А тут что будет в понедельник? Трофим отвернулся от окна и осмотрелся. Да что там было рассматривать? Две лавки, на них тряпки и овчины, и ещё лавка у окна, вместо стола. В красном углу – икона. Трофим перекрестился на неё, прошёл и сел на свою лавку. И подумал, что, может, зря он так себя костерит. Ну и написал на Марьяна. А что, лучше было бы на кого-нибудь другого написать? Совсем ни на кого не написать не дали бы, а на Марьяна написал, и дальше что? Да ничего! Марьян уже убитый человек, его во второй раз не казнишь. И ни на кого доноса из него не выбьешь. Так что никому беды не будет от того, что подмахнул эти расспросные листы, даже, напротив, всем как бы вышло послабление – никого больше трепать не будут, подумал Трофим….
И вдруг его как огнём обожгло! А что он подписал? – подумал. Верно ли, что на Марьяна?! Он же не читая подписал, мало ли что Зюзин мог ему подсунуть? Вдруг Трофим на себя подписал?! А что! И такое бывало! Государев думный дьяк Григорий Шапкин вот уж до чего был голова, а когда за него вдруг взялись, это уже после Новгорода было, когда все, кого Бог миловал, в Москву вернулись… Вдруг Шапкина взяли в расспрос, опять про те подпорченные гири новгородские и начали срамить: ты почему, когда царство шаталось, невесть чем занимался?! И в хомут его!

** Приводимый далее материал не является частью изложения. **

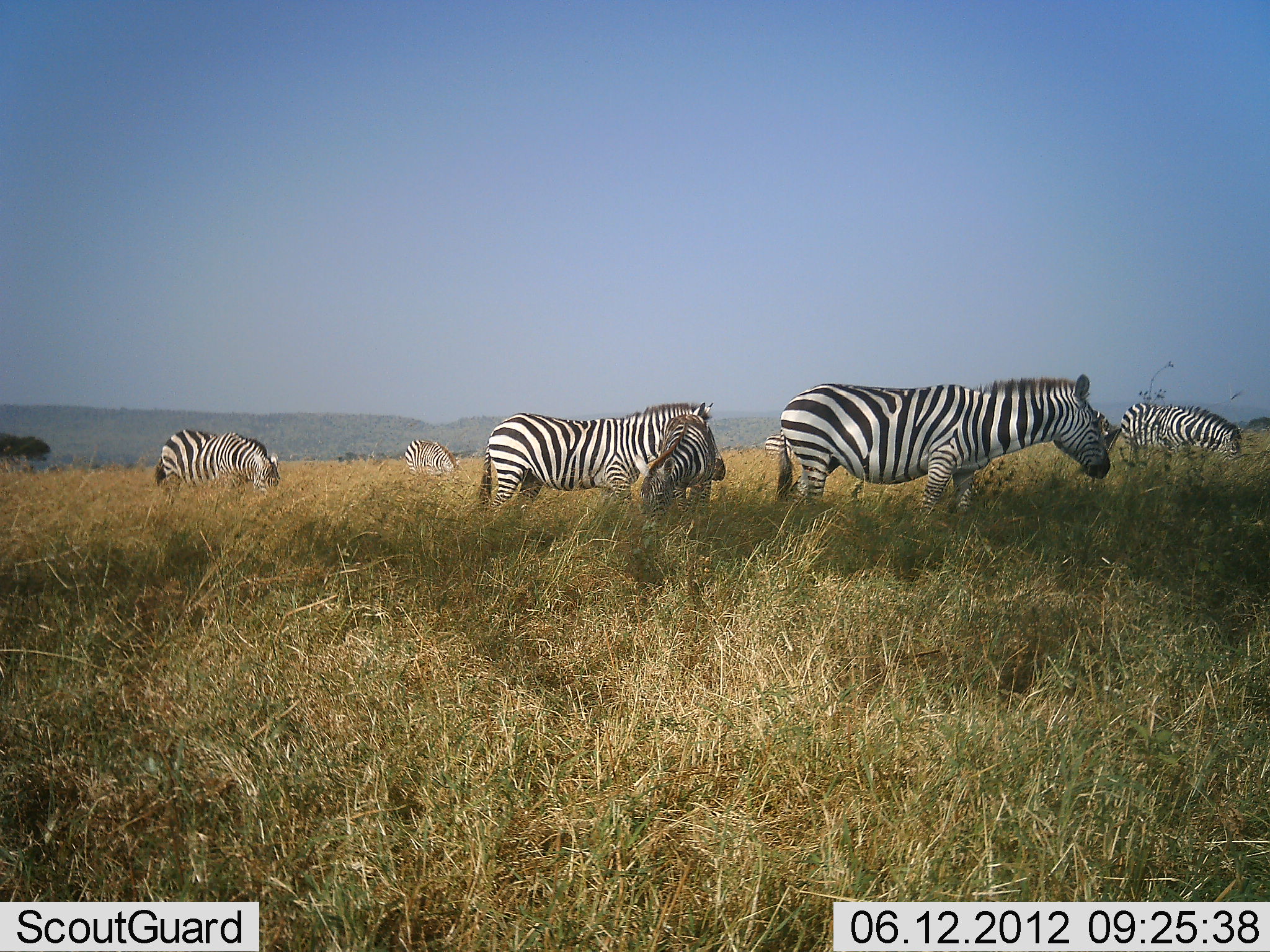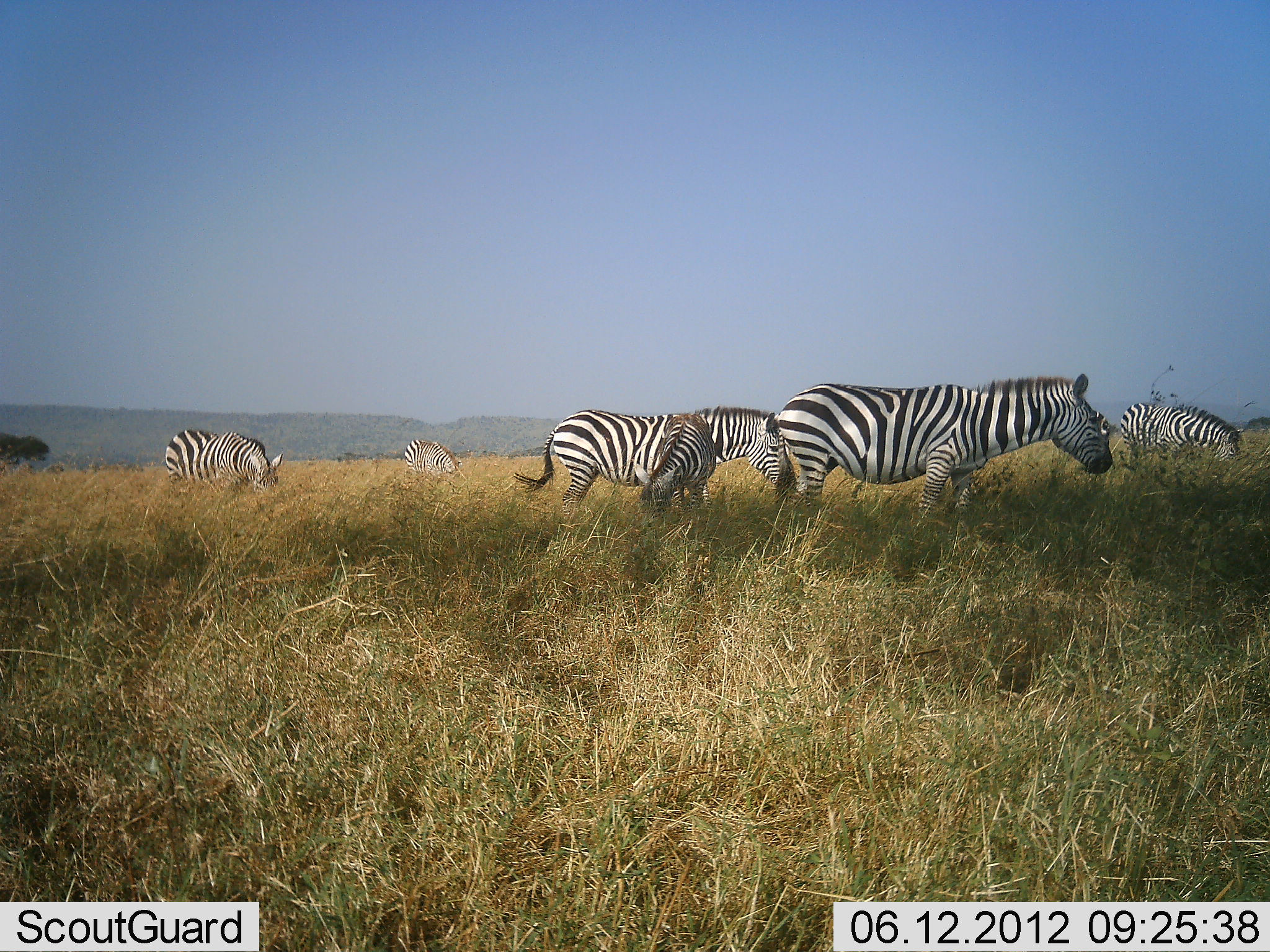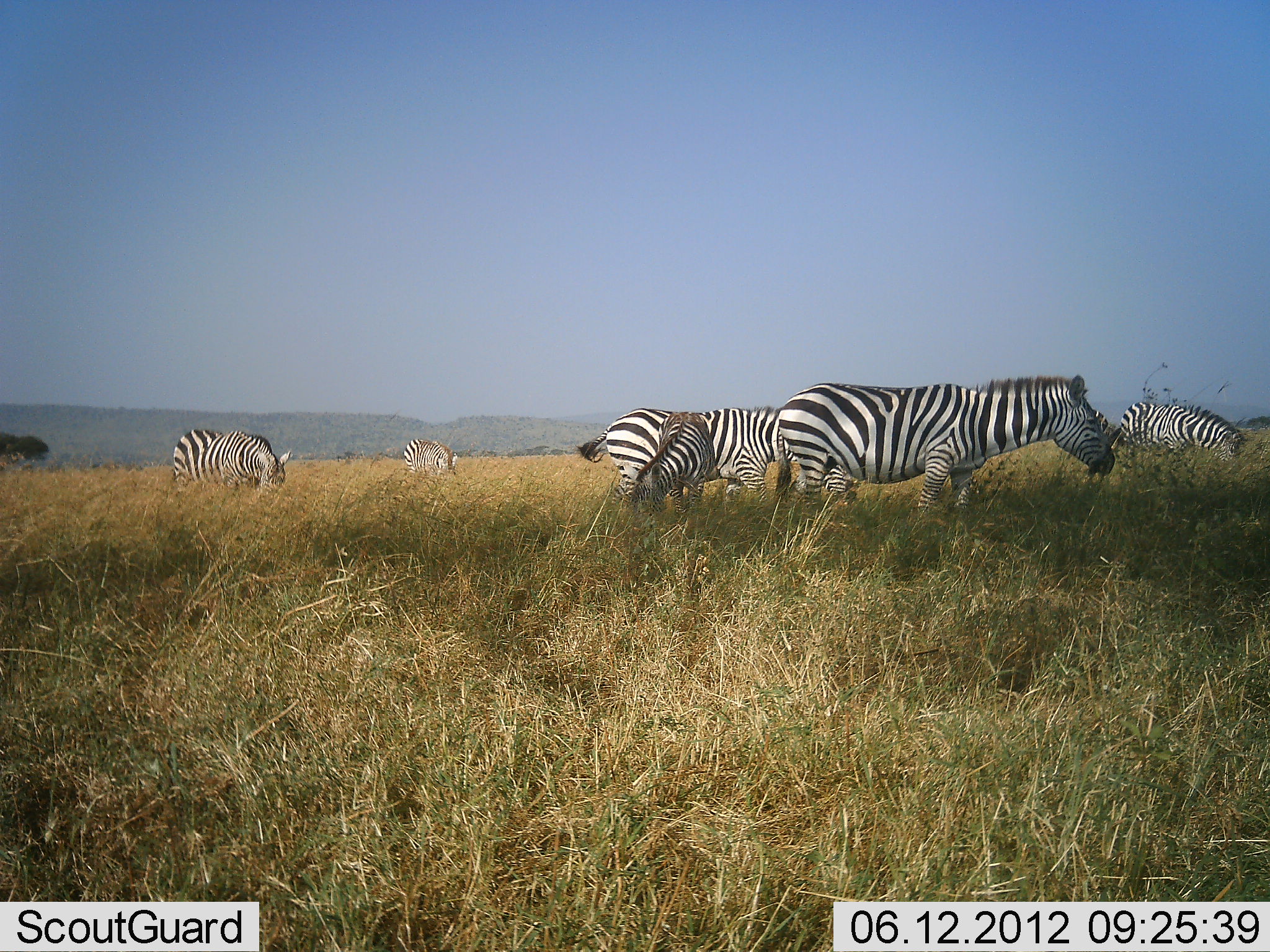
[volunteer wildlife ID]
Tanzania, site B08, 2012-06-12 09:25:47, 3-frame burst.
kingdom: Animalia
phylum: Chordata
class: Mammalia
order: Perissodactyla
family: Equidae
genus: Equus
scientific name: Equus quagga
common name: plains zebra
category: zebra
Zebra (plains zebra) (Equus quagga), count 7. Behavior (volunteer vote fractions): standing 60%, resting 0%, moving 30%, interacting 0%. Young present (vote fraction): 30%. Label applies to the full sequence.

В том же Разбойном приказе, которым он ещё вчера заведывал, на той же дыбе, на которой раньше других поднимал, сам поднялся! И Сидор, наш же разбойный палач, любимец шапкинский, его теперь…
А! Что и вспоминать! Трофим вздохнул.
Вдруг за окном послышались колокола. Трофим подскочил, прислушался…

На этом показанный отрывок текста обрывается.